As a devloper, I've always hated paying fixed subscription fees for tools I only use occasionally. ChatGPT Plus costs 20 USD/month no matter how much you use it. But LLMs don't really need to work that way - they're built on tokens, not time. So I decided to setup a ChatGPT clone which bills me for the tokens I use.

The chat application

For the chat application, I am using LibreChat, an open source AI conversation app, which supports nice features like MCP servers, web search, RAG & image generation. The LibreChat repository comes with a docker-compose file which you need to host on a server. I could have rented a “cheap” VPS for 5 dollars a month but that's too rich for my taste, so I decided to setup a home server, for free ✨

A delightful side tangent

Inspired by this fireship video I decided to look into Coolify, an open source alternative to popular tools like Vercel, Netlify & Railway. You can link any repository to a Coolify project and it manages the container orchestration and reverse proxy configurations for you. It also supports push to deploy and automatic SSL certificate management 🎉.

Having setup such a lovely tool for self hosting all my side projects, I needed a way to monitor the CPU and memory utilization of all my containers. Coolify provides a very simple version of this but I wanted it to be as comprehensive as possible. So one thing led to another and I set up prometheus, cadvisor, node exporter & grafana to get real time metrics for container resource usage , I/O operations, disk utilization & even my CPU's temperature.

Was this necessary to setup the chatGPT clone? No.
Did I have more than one containers to monitor when I set it up? No.
Is it the coolest looking thing ever and perhaps my favorite side tangent? YES.

How the chat application talks to AI

LibreChat gives you the ability to configure API tokens for some major model providers like OpenAI, Anthropic, & Google. If you want to run models on your own infra you can also integrate with AWS Bedrock or Azure OpenAI. But all this seemed too tedious to me. The obvious choice was OpenRouter, a service that supports almost every model (including the open source ones) behind an API interface fully compatible with OpenAI's API, which means any tool designed to work with openAI's v1 APIs can work with OpenRouter.

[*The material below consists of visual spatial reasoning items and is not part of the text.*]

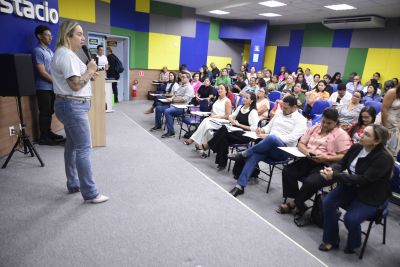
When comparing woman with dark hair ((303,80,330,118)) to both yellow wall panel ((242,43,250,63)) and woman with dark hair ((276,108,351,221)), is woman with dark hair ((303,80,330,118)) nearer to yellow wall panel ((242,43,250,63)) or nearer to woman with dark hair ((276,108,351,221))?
woman with dark hair ((276,108,351,221))

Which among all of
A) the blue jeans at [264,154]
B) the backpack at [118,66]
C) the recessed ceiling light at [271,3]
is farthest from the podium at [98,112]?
the recessed ceiling light at [271,3]

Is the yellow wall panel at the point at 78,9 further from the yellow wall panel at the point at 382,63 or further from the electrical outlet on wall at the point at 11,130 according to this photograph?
the yellow wall panel at the point at 382,63

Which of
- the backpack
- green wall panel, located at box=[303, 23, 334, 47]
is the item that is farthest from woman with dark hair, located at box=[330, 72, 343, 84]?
the backpack

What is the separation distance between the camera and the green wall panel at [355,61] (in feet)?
31.5

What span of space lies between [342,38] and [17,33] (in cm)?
1032

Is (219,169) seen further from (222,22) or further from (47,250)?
(222,22)

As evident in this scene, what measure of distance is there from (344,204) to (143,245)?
73.2 inches

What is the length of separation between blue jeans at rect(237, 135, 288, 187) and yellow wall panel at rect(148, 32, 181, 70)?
7.47 m

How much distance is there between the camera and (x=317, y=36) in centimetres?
1086

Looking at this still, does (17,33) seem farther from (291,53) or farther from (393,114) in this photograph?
(291,53)

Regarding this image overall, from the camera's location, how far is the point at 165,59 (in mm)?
10258

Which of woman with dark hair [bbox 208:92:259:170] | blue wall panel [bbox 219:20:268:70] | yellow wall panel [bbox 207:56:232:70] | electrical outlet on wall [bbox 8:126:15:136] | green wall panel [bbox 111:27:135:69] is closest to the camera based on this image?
electrical outlet on wall [bbox 8:126:15:136]

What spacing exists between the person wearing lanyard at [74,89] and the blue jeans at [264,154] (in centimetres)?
181

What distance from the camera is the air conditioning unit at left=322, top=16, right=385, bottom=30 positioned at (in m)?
8.52
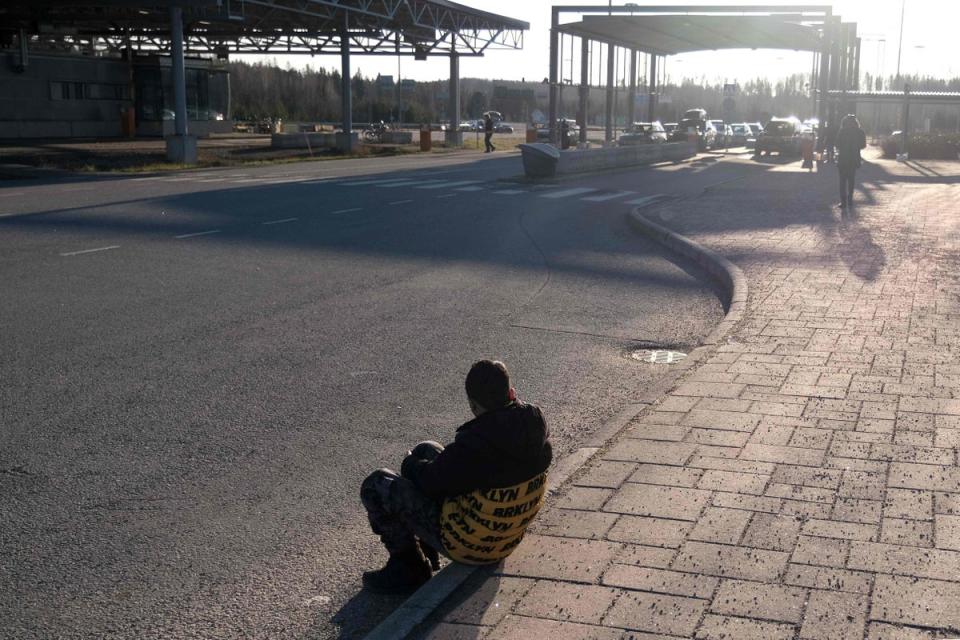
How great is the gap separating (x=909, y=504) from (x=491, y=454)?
2.16 metres

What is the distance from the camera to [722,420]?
6.58 metres

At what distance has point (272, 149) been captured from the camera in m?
47.4

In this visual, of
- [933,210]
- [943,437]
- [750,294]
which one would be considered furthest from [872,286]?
[933,210]

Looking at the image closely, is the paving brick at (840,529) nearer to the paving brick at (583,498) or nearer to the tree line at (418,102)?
the paving brick at (583,498)

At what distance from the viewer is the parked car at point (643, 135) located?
53.6 m

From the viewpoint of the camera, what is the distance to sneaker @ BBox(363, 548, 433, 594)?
4457 millimetres

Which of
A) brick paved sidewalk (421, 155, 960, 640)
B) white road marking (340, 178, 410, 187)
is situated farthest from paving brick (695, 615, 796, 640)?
white road marking (340, 178, 410, 187)

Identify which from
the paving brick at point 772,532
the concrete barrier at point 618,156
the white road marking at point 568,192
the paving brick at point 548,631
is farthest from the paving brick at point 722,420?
the concrete barrier at point 618,156

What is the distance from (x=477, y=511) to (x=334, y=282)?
317 inches

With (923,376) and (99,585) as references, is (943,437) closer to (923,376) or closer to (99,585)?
(923,376)

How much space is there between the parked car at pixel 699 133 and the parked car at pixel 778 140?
18.7 feet

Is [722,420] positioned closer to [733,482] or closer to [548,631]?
[733,482]

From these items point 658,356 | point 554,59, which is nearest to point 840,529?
point 658,356

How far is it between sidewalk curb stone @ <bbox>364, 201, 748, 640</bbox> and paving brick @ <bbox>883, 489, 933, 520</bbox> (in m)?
1.55
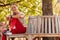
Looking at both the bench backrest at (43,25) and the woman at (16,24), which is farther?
the woman at (16,24)

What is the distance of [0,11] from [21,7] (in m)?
1.04

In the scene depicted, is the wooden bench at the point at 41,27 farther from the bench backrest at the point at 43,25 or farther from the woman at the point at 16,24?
the woman at the point at 16,24

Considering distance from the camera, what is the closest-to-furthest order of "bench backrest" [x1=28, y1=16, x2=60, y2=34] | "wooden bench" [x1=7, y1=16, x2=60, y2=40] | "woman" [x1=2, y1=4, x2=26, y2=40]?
"wooden bench" [x1=7, y1=16, x2=60, y2=40], "bench backrest" [x1=28, y1=16, x2=60, y2=34], "woman" [x1=2, y1=4, x2=26, y2=40]

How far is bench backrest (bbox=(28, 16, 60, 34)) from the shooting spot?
4922 millimetres

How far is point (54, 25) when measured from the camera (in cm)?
508

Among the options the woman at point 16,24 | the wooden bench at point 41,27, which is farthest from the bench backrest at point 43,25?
the woman at point 16,24

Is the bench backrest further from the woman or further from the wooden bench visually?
the woman

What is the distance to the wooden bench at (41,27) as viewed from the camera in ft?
15.6

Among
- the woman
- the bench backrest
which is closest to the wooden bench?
the bench backrest

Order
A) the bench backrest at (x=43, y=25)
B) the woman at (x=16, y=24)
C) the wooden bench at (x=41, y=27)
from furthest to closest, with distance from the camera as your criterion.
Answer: the woman at (x=16, y=24), the bench backrest at (x=43, y=25), the wooden bench at (x=41, y=27)

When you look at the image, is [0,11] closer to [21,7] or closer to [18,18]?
[21,7]

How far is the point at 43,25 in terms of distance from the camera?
5.04 metres

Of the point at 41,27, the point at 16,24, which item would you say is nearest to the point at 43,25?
the point at 41,27

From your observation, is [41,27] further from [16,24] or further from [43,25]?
[16,24]
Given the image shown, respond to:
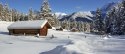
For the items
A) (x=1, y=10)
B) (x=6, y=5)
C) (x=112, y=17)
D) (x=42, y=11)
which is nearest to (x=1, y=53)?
(x=42, y=11)

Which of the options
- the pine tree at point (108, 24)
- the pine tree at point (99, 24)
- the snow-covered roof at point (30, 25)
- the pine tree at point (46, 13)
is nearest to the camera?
the snow-covered roof at point (30, 25)

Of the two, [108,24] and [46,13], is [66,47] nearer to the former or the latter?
[46,13]

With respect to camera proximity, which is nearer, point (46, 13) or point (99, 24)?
point (46, 13)

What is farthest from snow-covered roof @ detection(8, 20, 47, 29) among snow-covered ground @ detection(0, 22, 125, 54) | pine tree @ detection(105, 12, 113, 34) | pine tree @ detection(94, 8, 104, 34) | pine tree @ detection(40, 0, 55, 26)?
pine tree @ detection(105, 12, 113, 34)

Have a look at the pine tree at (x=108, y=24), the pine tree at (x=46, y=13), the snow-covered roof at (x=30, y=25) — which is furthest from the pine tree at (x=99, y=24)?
the snow-covered roof at (x=30, y=25)

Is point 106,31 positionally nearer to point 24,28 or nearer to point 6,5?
point 24,28

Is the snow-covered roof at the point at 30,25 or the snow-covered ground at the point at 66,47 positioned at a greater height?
the snow-covered roof at the point at 30,25

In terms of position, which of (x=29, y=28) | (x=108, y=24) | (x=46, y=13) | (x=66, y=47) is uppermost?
(x=46, y=13)

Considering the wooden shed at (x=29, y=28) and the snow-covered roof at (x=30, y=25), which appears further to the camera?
the wooden shed at (x=29, y=28)

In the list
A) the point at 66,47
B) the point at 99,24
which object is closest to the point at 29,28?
the point at 66,47

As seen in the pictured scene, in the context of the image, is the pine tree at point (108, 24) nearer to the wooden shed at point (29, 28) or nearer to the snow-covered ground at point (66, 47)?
the wooden shed at point (29, 28)

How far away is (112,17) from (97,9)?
6838 mm

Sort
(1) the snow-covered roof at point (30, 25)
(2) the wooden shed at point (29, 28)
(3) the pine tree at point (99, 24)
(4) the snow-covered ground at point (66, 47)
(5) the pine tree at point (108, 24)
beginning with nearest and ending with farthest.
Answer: (4) the snow-covered ground at point (66, 47) < (1) the snow-covered roof at point (30, 25) < (2) the wooden shed at point (29, 28) < (3) the pine tree at point (99, 24) < (5) the pine tree at point (108, 24)

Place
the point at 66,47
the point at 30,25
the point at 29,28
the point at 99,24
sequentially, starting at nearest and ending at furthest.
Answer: the point at 66,47
the point at 29,28
the point at 30,25
the point at 99,24
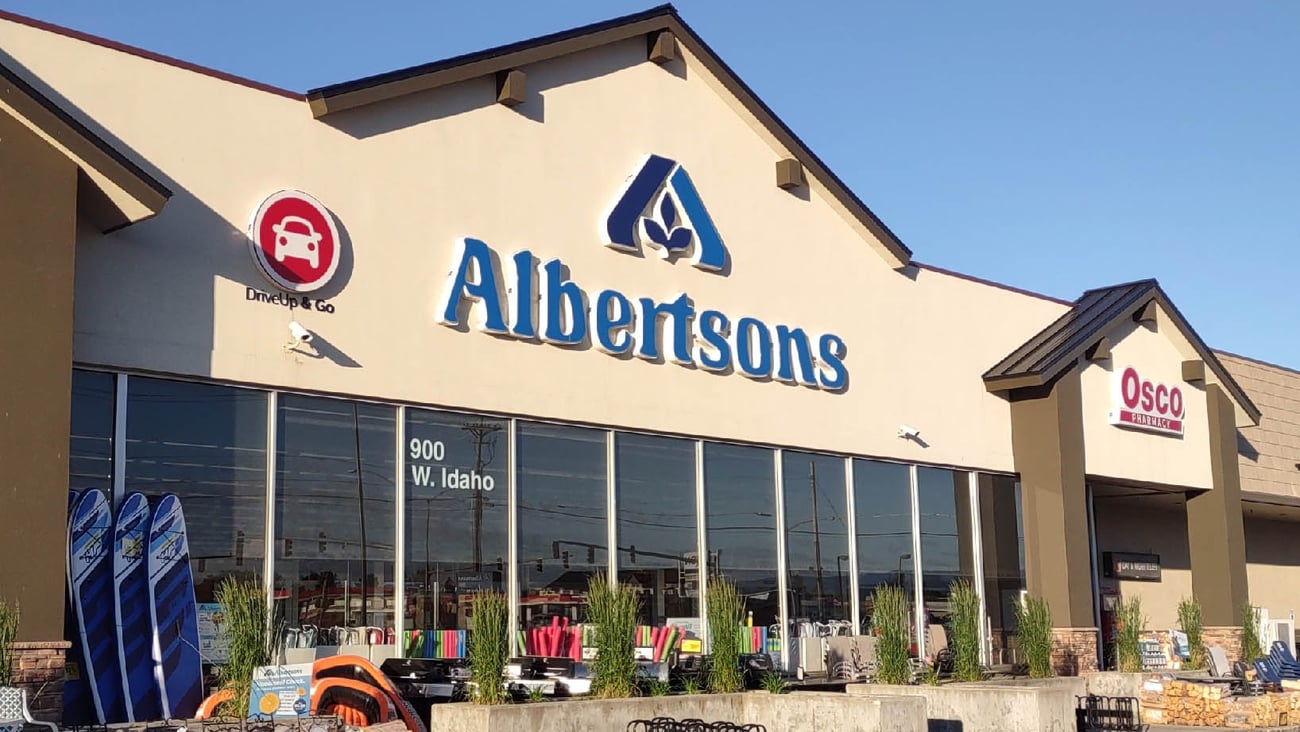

After I set this up, the rough architecture of my setup looked like this

Which model to choose?

Now that I have access to almost every model available, how do I choose which one to use? Ideally I want

A smart model that can answer most of my questions
A model with decently high tokens per second
A model with a reasonable price for it's speed and intelligence.

Simply picking the model with the cheapest price per token is not the best because the model may be too dumb

Another strategy is to divide the models' performance on popular benchmarks with it's price to calculate an “intelligence per dollar” metric, but how do you calculate the “price”. The official APIs give you 2 things - price per input & output tokens. A non-reasoning model with a higher cost per output token may be cheaper to run than a reasoning model with lower cost per output token simply because it produces more output tokens. Later those output tokens are passed as input tokens for the model to “remember” the context of the conversation

The most ideal way to calculate this is what artificial intelligence does, which is to run a bunch of popular benchmark and track the price it cost to run the benchmark. They then create an “intelligence per dollar” graph using this price.

This graph was what I used to decide that, as of writing this post, GPT OSS 120B and Grok 4 fast are the most efficient models to use for price. This is why my monthly costs are as low as 50 cents.